Bacillus subtilis and Enterococcus faecium are commonly used probiotics. This study aimed to identify the effect of live combined Bacillus subtilis R0179 and Enterococcus faecium R0026 (LCBE) on obesity-associated hyperlipidemia and gut microbiota in C57BL/6 mice. Forty male C57BL/6 mice were divided into four groups: normal group (N group), model group (M group), low-dose group (L group), and high-dose group (H group). Mice were gavaged with LCBE at 0.023 g/mice/day (L group) or 0.23 g/mice/day (H group) and fed with a high-fat diet for 8 weeks. In vitro E. faecium R0026 showed an ability to lower the low-concentration of cholesterol by 46%, and the ability to lower the high-concentration of cholesterol by 58%. LCBE significantly reduced the body weight gain, Lee index, brown fat index and body mass index of mice on a high-fat diet.
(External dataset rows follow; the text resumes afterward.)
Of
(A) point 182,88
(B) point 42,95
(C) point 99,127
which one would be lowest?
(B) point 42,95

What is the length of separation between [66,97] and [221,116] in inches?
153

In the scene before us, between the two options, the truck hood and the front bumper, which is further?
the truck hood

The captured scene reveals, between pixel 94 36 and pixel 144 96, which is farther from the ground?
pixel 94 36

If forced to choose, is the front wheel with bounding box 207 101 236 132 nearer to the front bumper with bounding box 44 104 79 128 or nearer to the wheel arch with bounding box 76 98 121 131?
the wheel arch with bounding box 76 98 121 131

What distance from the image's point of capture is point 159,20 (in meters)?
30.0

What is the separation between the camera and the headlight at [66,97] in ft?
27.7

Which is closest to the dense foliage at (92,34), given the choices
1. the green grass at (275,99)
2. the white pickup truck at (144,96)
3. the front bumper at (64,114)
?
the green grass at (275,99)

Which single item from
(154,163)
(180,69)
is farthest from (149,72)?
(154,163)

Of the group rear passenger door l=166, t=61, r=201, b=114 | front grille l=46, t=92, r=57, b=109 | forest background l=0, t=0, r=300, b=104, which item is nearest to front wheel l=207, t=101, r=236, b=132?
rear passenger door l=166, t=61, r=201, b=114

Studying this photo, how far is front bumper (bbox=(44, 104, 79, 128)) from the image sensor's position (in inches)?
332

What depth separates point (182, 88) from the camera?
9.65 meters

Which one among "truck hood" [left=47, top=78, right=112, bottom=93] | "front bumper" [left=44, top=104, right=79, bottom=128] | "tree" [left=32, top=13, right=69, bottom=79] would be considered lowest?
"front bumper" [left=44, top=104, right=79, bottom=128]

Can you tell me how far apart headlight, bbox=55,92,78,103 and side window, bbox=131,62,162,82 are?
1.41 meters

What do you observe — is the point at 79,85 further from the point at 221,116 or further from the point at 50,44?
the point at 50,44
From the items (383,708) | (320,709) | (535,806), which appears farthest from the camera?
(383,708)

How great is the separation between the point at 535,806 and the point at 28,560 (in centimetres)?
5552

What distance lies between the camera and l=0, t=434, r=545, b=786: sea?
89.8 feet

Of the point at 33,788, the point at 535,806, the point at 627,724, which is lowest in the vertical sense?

Moreover, LCBE markedly improved serum lipids (including serum triglyceride, total cholesterol, low-density lipoprotein and high-density lipoprotein) while also significantly reducing liver total cholesterol. Serum lipopolysaccharide and total bile acid in L and H groups decreased significantly compared with M group. PCR-DGGE analysis showed that the composition of gut microbiota in the treatment groups was improved. Akkermansia muciniphila was found in H group. The PCA result indicated a similar gut microbiota structure between LCBE treatment groups and normal group while the number of bands and Shannon diversity index increased significantly in the LCBE treatment groups. Finally, qPCR showed Bifidobacterium spp. increased significantly in H group compared with M group, LCBE alleviated liver steatosis and improved brown adipose tissue index.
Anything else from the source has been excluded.